We have also seen a number of other benefits for companies who excel at investor relations, and these largely include, but certainly not limited to;

  • Higher quality investor interactions and conversations — that is, less time spent on clarifying facts and more time on value additive discussion between management and engaged shareholders. This often means also that there is less overall management hours spent and invested for a similar result. Win/ Win in regards to both efficiency and quality!
  • Ease of attracting new investors — there is certainly less friction to a high quality shareholder register if IR is of a consistent high standard.
  • Higher valuation (multiple rating) as a result of more transparency and trust

We believe many companies continue to under-estimate the benefits of a top quality IR function and to our mind, any investment in high quality IR actually saves management’s time in the long run. Often the inverse is assumed — that is, the more time spent on IR, the greater the time management are diverted from running the business. This is simply not the case.For this reason we spend a lot of time helping our investee companies think about ways to improve their approach to investor relations.

As everybody loves an acronym, we can easily come up with one which captures the key ingredients of a great IR effort. Consistent, Clear and Comprehensive.

There also has to be an overarching framework of fairness and a commitment to equity of treatment of all shareholders. That is why we believe all earnings calls there should have a dial in and transcript; why there should be a blackout period leading into earnings calls; and why it is not ok for management to say “don’t worry, we won’t put this information into the presentation but I am ok telling some valued shareholders at our discretion”. The trust destruction from not being equitable will eventually only be matched by the share price value destruction it causes.

Great Investor Relations is…


The more consistent, the easier it is for investors to join the dots around basic inferences in regards to period to period performance. Think of it as your gift to investors that frees up mental capacity to focus on the important new information being disclosed. Everyone is short of time, they will reward you for giving some of it back to them.A classic example of what not to do is to change basic financial metrics disclosed or present the same information in different ways.

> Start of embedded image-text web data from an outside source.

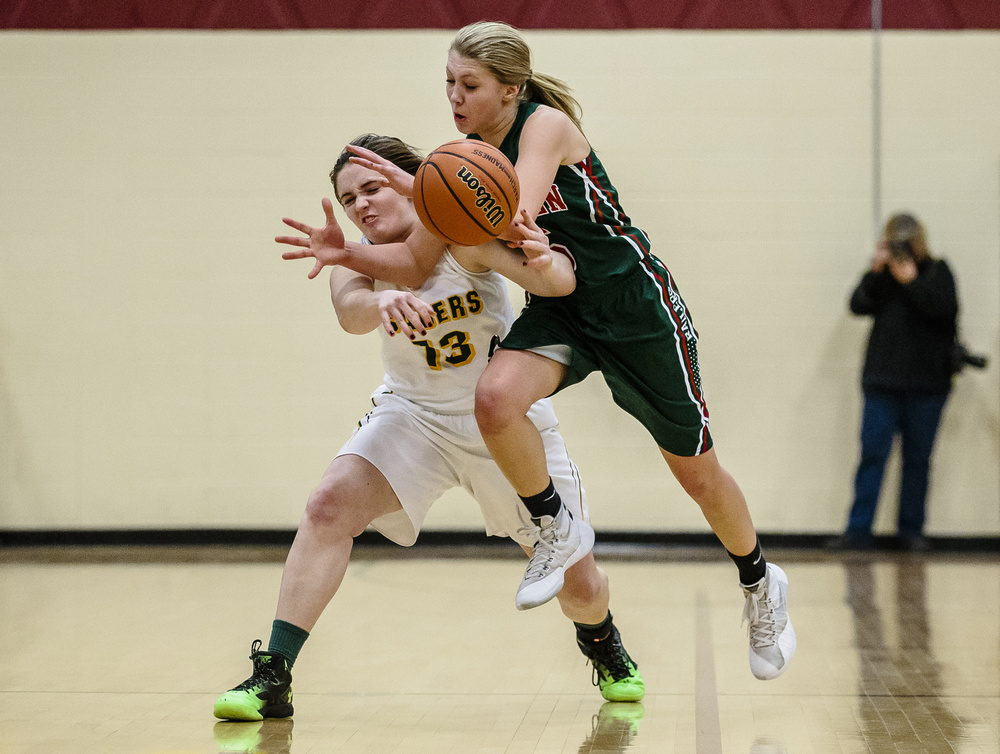 Lincoln's Kaelyn Froebe (5) is fouled by Champaign St. Thomas More's Andie Bolton (13) as she goes for a steal in the fourth quarter during the Class 3A Clinton Sectional championship game at Clinton High School, Thursday, Feb. 25, 2016, in Clinton, Ill. Justin L. Fowler/The State Journal-Register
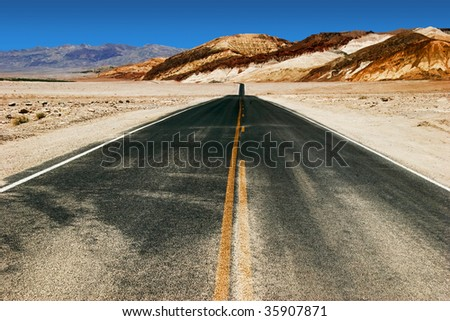 Road in lifeless landscape of the Valley of Death. California. USA - stock photo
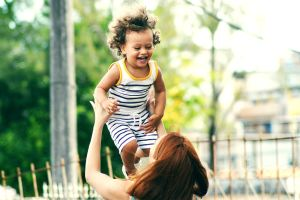 a woman holds a laughing child in her arms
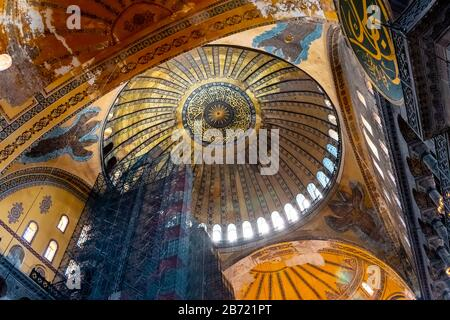 The main golden dome as seen from inside on the ground floor of the ancient Hagia Sophia in Istanbul, Turkey. - Stock Photo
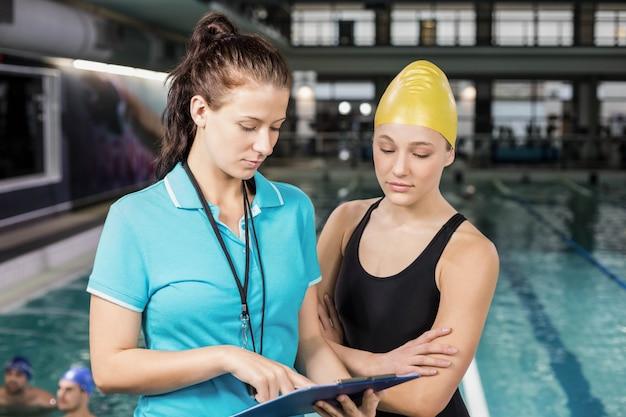 Trainervrouw die klembord toont bij een zwemmer bij de pool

Many companies mistakenly believe that by presenting IR materials in a new or ‘fresh’ ways is more important than consistency. This is fundamentally not true. Think of yourself like the local favourite eatery… there is great comfort as a customer in knowing what you are going to get and great annoyance when you go for your favourite pasta, only to see a change in menu.Many companies chop and change disclosure and miss the point that every hour an investor spends on unnecessarily piecing together a puzzle, the less time they have to focus on learning and digesting incremental information provided.We’ve also seen companies continuously update power point templates and table styles — we believe you lose much more than you gain from these distractions.


Warren Buffett sums it up well — when he is writing his legendary Berkshire annual letters he aims to make the letter accessible as well as informative, and he’s careful not to include too much jargon. To keep it readable, he writes the letter as if he’s talking to his two sisters.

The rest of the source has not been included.